John’s home on the corner will stay in the family for even longer, thanks to a new roof and other updates
Above: Homeowner John (right) and his son Al got to know the Habitat staff and volunteers who made repairs on John’s home, including installing a new roof, storm windows, and doors.
John raised his three sons and three daughters in his single story, two-bedroom home in northwest Denver. His
children played across the street in Paco Sanchez Park while growing up, and built memories with other families in the neighborhood.
When a hail storm battered the home’s aging roof recently, John’s insurance only covered a partial repair. He got new insurance, but the firm canceled as soon as they learned about the damaged roof. John’s retirement income wasn’t enough to pay for the new roof he needed.
“It was impossible for us to replace it on our own,” shares Al, John’s eldest son who is disabled and lives with him. “We don’t have much of an income.”
Above: Homeowner John, born and raised in Colorado, and who has lived sin West Denver since the 19060s
Then, Al learned about Habitat Metro Denver’s Home Repair program through his own volunteer work with Veterans Green Jobs, which helps military veterans find work in the community. In addition to putting a new roof on John’s home, Habitat staff and volunteers installed new gutters, and added new eves and downspouts to ensure water runoff wouldn’t cause any issues, shares Al. The Habitat crews replaced John’s north facing window with a storm window, put in a new front door, repaired the back door, and replaced the slanted sidewalk next to the house that used to funnel water into the basement.
“The back door was so loose that the wall moved when you shut the door,” shares Al. “Now, everything feels more secure and shielded from weather.”
“The house looks better and stayed warmer in the winter. My dad and I are so grateful,” said Al.

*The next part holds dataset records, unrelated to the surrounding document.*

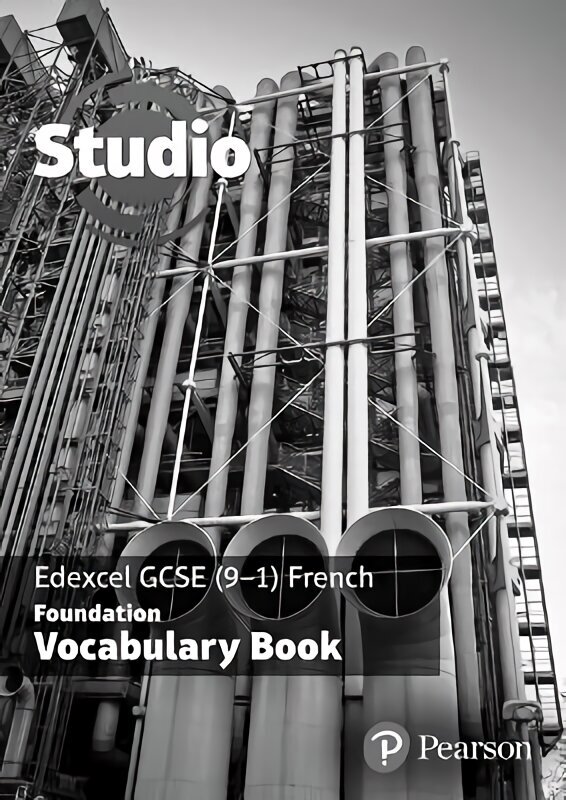 Studio Edexcel GCSE French Foundation Vocab Book (pack of 8) cena un informācija | Svešvalodu mācību materiāli | 220.lv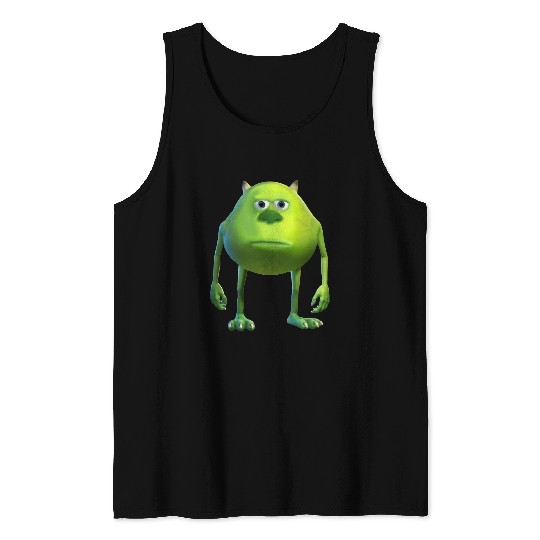 Disney-Parks Monsters Inc Mike Wazowski Tank Tops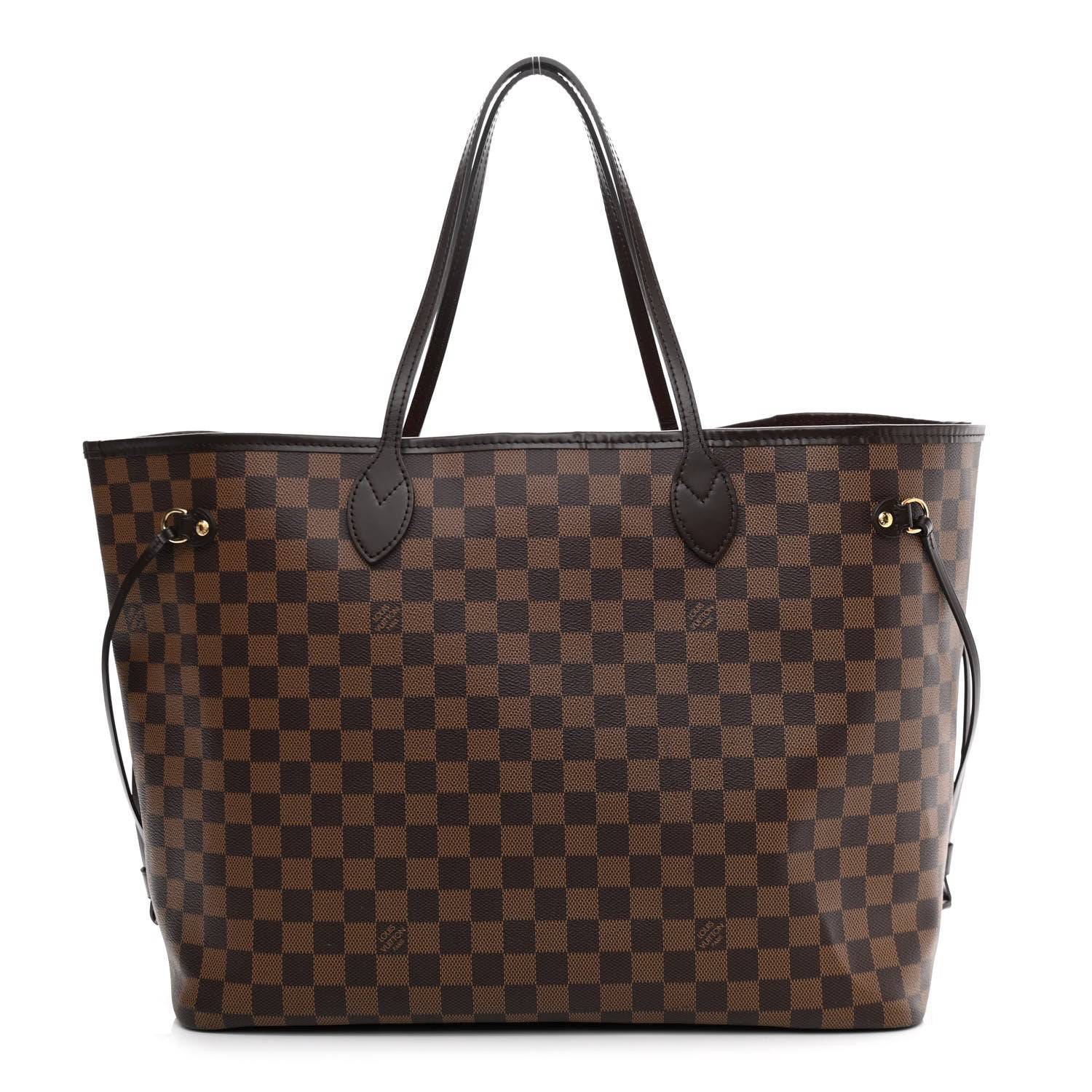 Louis Vuitton Damier Ebene Neo Neverfull GM 1 of 15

Habitat’s Home Repair program engages Habitat staff and volunteers to make critical repairs that improve homeowners’ comfort, safety, and security. Projects often include energy-saving updates, such as new doors and storm windows, like what was added to John’s home. All repair updates ensure longtime homeowners can remain in their homes and neighborhoods for longer, preventing displacement.

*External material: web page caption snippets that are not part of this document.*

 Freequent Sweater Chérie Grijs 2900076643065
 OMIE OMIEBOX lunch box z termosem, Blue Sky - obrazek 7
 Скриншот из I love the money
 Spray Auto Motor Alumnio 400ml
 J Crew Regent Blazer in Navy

John grew up in Trinidad, Colorado, but his family moved to Denver when the Trinidad coal mines closed in the 1960s. He got a job repairing and delivering furniture and bought his home in 1979. At that time, John paid $265 a month for the mortgage on the modest house on the corner lot.

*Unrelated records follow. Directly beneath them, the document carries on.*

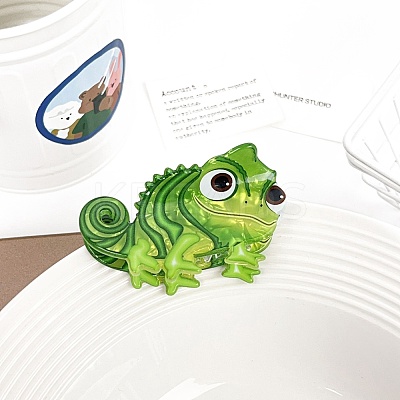 Dinosaur Acrylic Claw Hair Clips PW-WG0505F-06-1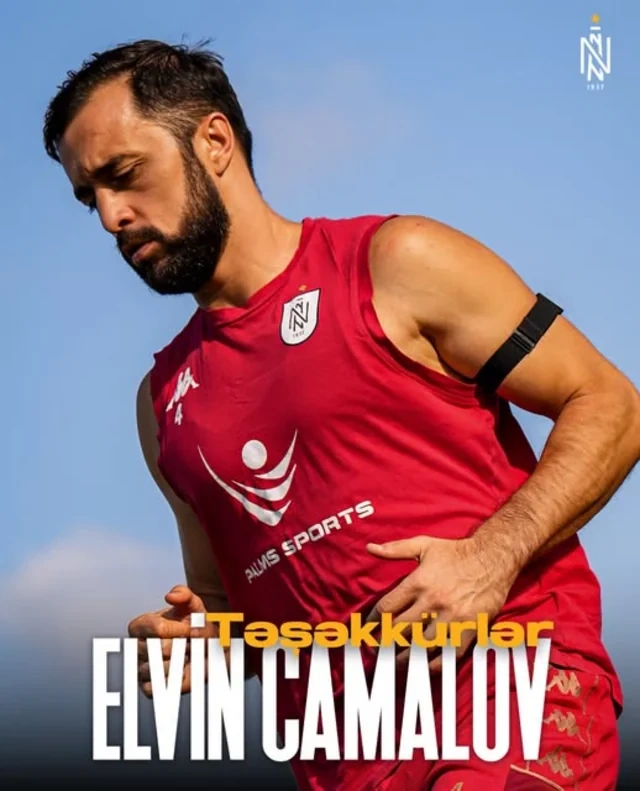 "Neftçi" Elvin Camalov ilə yollarını ayırdı - RƏSMİ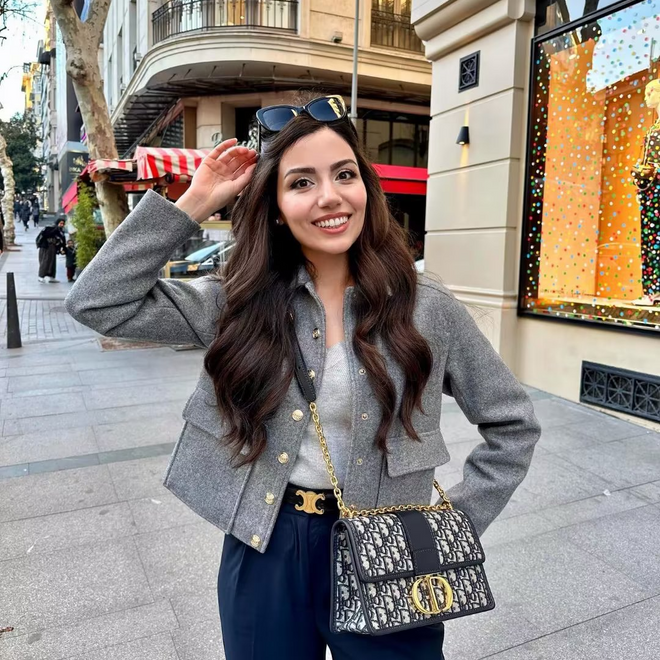 Jaqueta Curta Feminina Beckham Em algodão | Faetton &Co.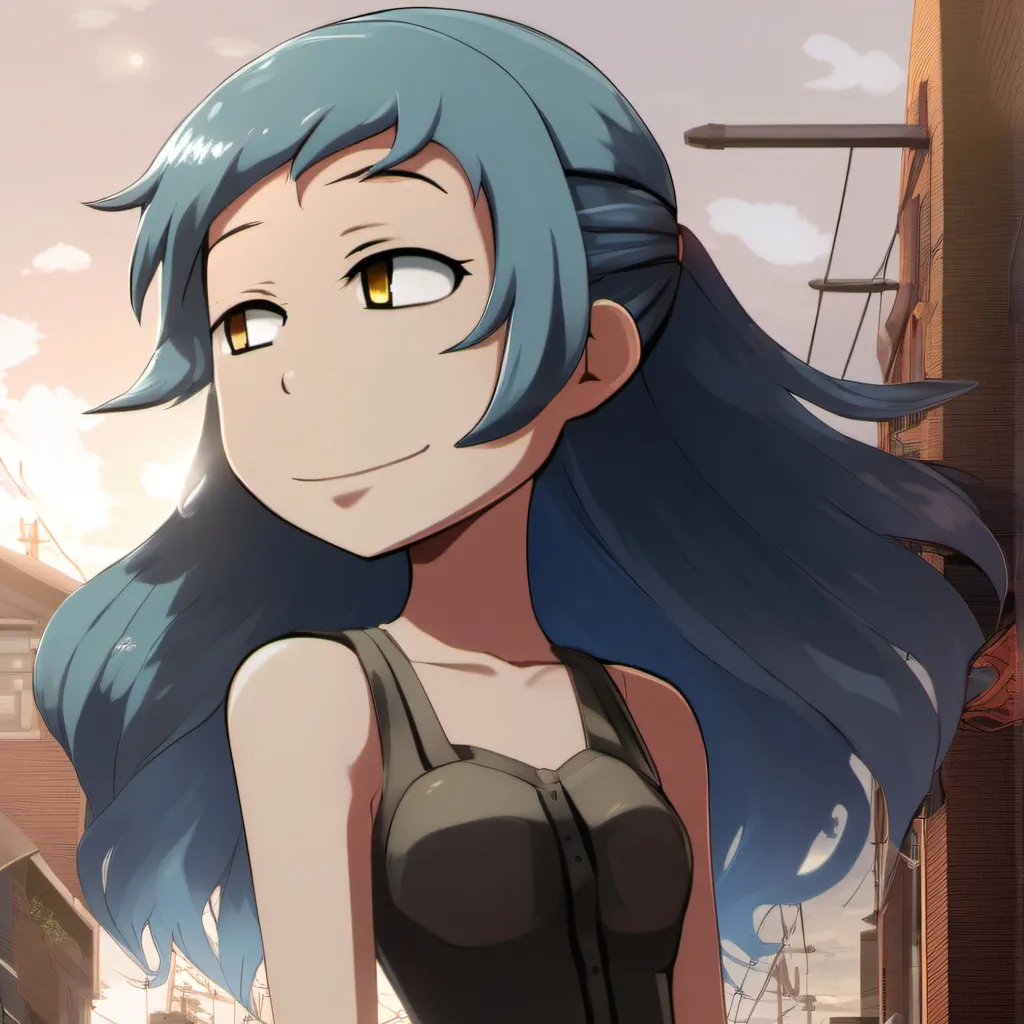 chat with ai character: Gloria Sato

“The house was a good deal for us, better than paying rent,” shares Al, who remembers that his he and his two brothers slept in the basement, and their three sisters shared the second bedroom.
“The house looks much better now and it stayed warmer in the winter,” shares Al. “My dad and I are so grateful”
Above: Al, Joh’s son, who baked cookies and banana bread for the Habitat staff and volunteers.